Había una vez, una espiga (si no sabéis lo que es, es una espiga de trigo) llamada Elena.
Era muy parlanchina y le gustaban las bromas, tanto, que se las gastaba a todo el mundo.
Como al pan Pedro:
-Tralarí, tralará........¡AYYYY! -gritó Pedro.
Y Elena siempre se iba antes de que la riñeran.
O como a la harina Harry:
-Tururí, tururá..... ¡POOOOOORRRRRASSS, ELENNA! -gritaba Harry.
También gastaba bromas cuando empezaba una fiesta, con la alcaldesa Bollo Bea:
- Esto va aquí, y esto hay....... ¡PPPPUUUUUUAAAAAAAAAJJJJJJJJJJ! -dijo la Alcaldesa.
Elena era la hija de un humilde dentista que, a pesar de castigos y regañinas, Elena sieeeempre se salía con la suya:
- Pero,.. ¡Elena!, ¿que haces aquí a esta hora?, ¡si son las 21:00 h.! -decía su padre.
- He venido tan tarde para... ejem... hacer la compra -contestaba Elena.
Un día su padre, cansado de tanta broma, se le ocurrió una idea.
Era el hacerle a Elena una broma a ella, sin que lo supiera.
La noche antes, todos sabían lo de la broma.
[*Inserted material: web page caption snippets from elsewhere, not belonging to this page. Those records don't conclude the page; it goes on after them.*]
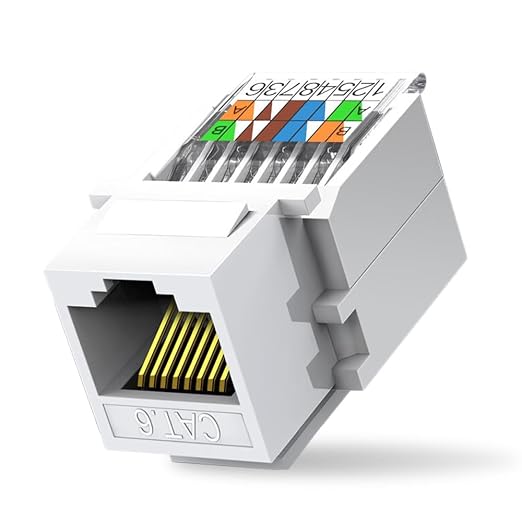 10-Pack Cat6 Tool-Less RJ45 Keystone Jack, No Punch-Down Tool Required Module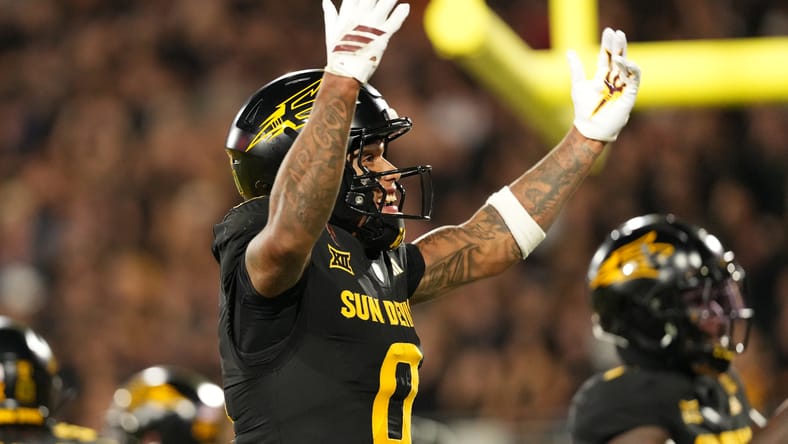 Arizona State receiver Jordyn Tyson celebrates a touchdown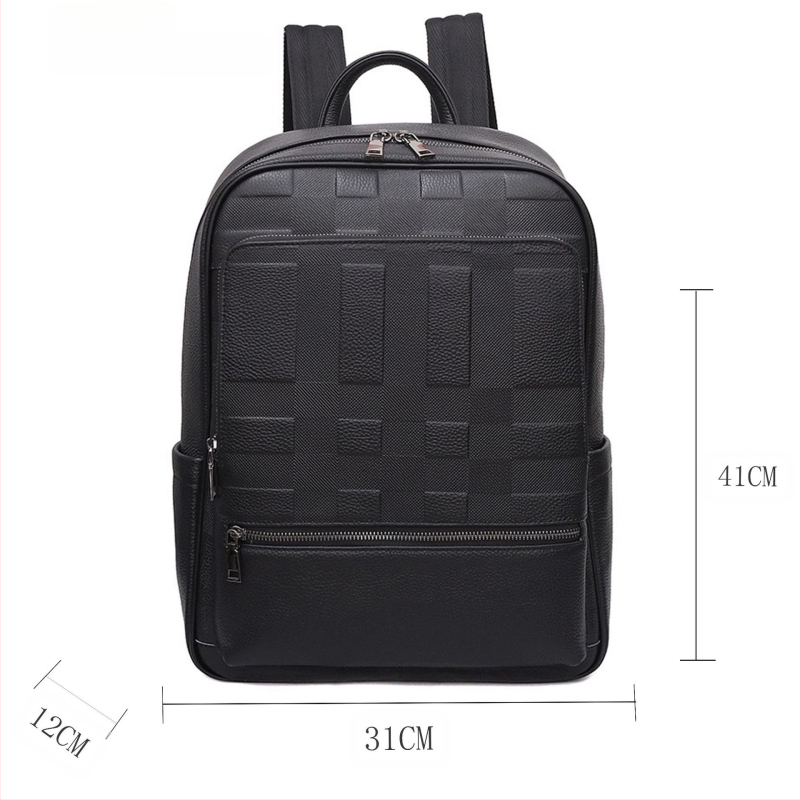 Vyrų odinė kuprinė verslo kelionėms, miesto minimalistinis stilius, atsparus vandeniui (suderinama su 15 colių nešiojamuoju; talpa iki 20 l; poliesterio pamušalas; oro pagalvės petnešos)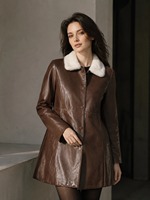 Manteau vintage en cuir de mouton marron avec col en fourrure de vison, veste mi-longue à nouer à la taille pour femme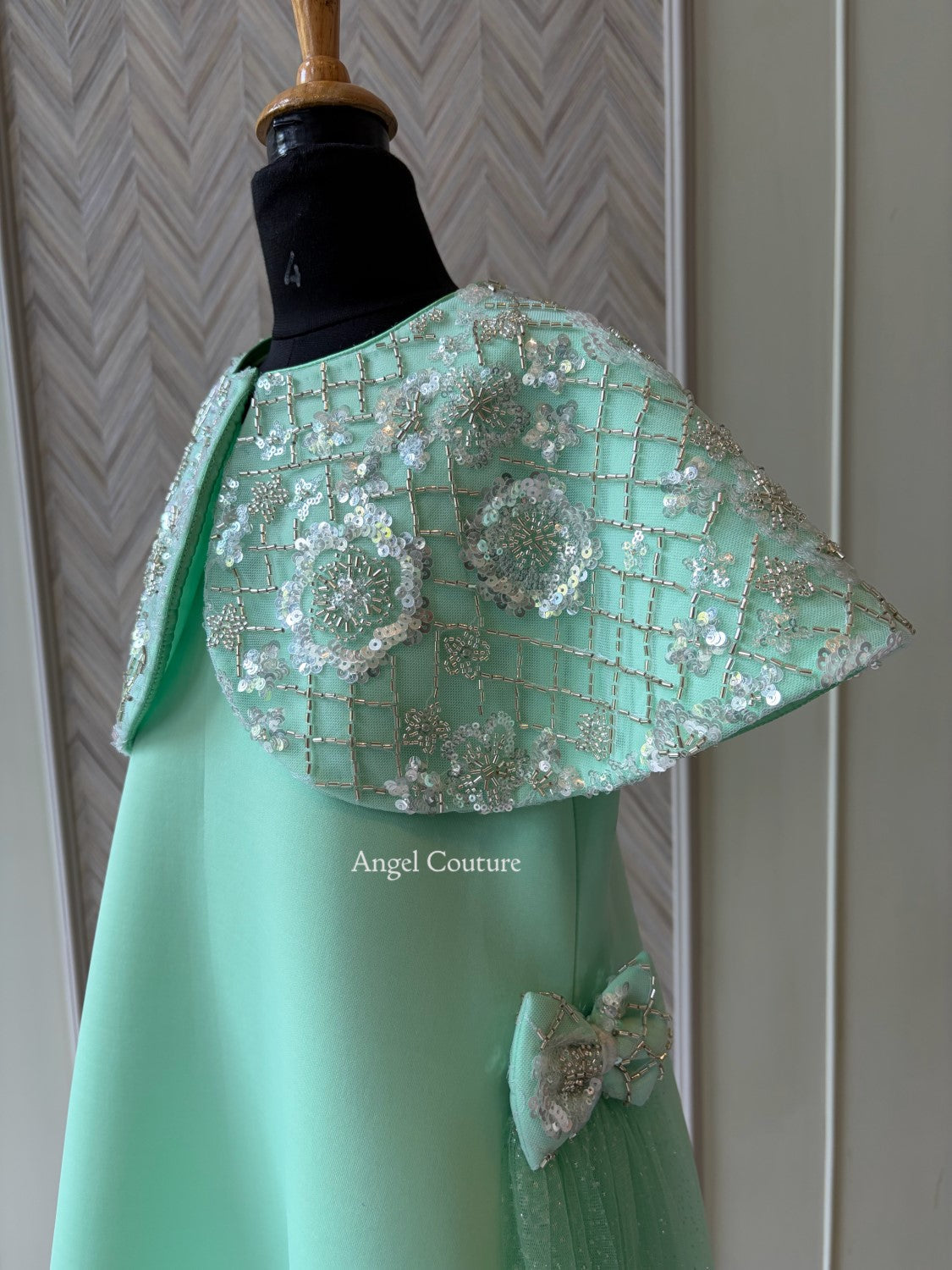 Mint Green Sequence Cape Sie Flair Dress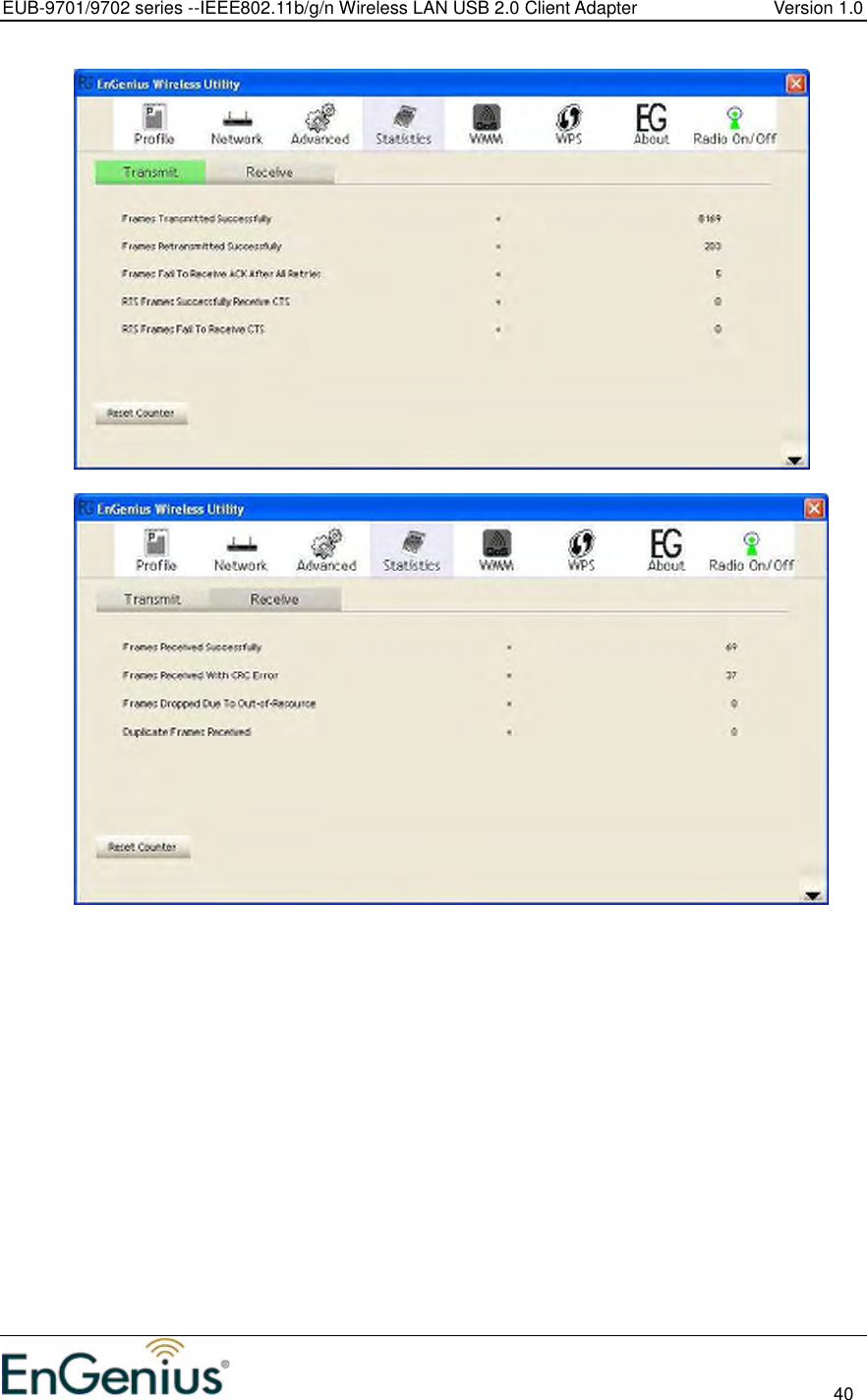 EUB-9701/9702 series --IEEE802.11b/g/n Wireless LAN USB 2.0 Client Adapter  Version 1.0                                                                                                                          40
Cuando llegó al colegio, dijo:
- ¡Que bien! He llegado la primera -dijo ella.
Pisó un escalón y... acabó cubierta de gusanos, gelatina!
Así le dijeron todos a coro:
- ¡Así, ¿ya has aprendido la lección?! -dijeron.
Y así, Elena aprendió la lección; nunca más hacer bromas con malas intenciones.